【9】強制移送と医療保護入院

入院の前日、すなわち強制移送の前日は、なんとも落ち着かない気分でした。

母は異様に鋭いところがあり、わたしの様子がおかしいと悟られる心配があったので、入院を画策しだした時期からなるべく接触しないようにはしていました。

マンションの高層階のため、暴れて抵抗してベランダから飛び降りるような心配もあり、その覚悟もしていました。

マンションの管理人にも、こういうことをするからよろしく頼む、とも言っておきました。

移送会社の車が出口近くまで来て待機することなど、許可を貰いました。

すべての準備を終えてもなお、心の準備が整った気がしませんでした。

決心も覚悟も固まらないうちにやらねばならない、という初めての経験でした。

当日の朝、一人の女性を含む四人の移送会社スタッフが来ました。わたしはリビングで覚悟を決めて座っていました。

女性スタッフが「検査のために来ていただかなくてはならない」と説得する様子がかすかに聞こえてきました。

_作業指示 A_
強制移送の手記の「母は異様に鋭いところがあり、」から「すべての準備を終えてもなお、心の準備が整った気がしませんでした。」までを、「マンション」を「集合住宅」に言い換えて書き出せ。
_作業指示 B_
強制移送の手記について、次の問いに答えよ。
(i) 当日の朝に来た移送会社スタッフは何人か。
(ii) 移送会社の車について、どういうことの許可を貰ったか。
(iii) 入院を画策しだした時期から母となるべく接触しないようにしたのは、何を心配したからか。

[保存項目]
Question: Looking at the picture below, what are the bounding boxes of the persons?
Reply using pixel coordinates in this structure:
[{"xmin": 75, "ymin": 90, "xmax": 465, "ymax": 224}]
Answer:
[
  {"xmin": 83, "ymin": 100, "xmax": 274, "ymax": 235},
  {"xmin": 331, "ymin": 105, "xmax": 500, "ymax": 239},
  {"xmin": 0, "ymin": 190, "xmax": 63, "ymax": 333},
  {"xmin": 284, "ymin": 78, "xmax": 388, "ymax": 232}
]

_解答 A_
母は異様に鋭いところがあり、わたしの様子がおかしいと悟られる心配があったので、入院を画策しだした時期からなるべく接触しないようにはしていました。

集合住宅の高層階のため、暴れて抵抗してベランダから飛び降りるような心配もあり、その覚悟もしていました。

集合住宅の管理人にも、こういうことをするからよろしく頼む、とも言っておきました。

移送会社の車が出口近くまで来て待機することなど、許可を貰いました。

すべての準備を終えてもなお、心の準備が整った気がしませんでした。

_解答 B_
(i) 四人（うち一人は女性）。
(ii) 車が出口近くまで来て待機すること。
(iii) 母は異様に鋭いところがあり、わたしの様子がおかしいと悟られること。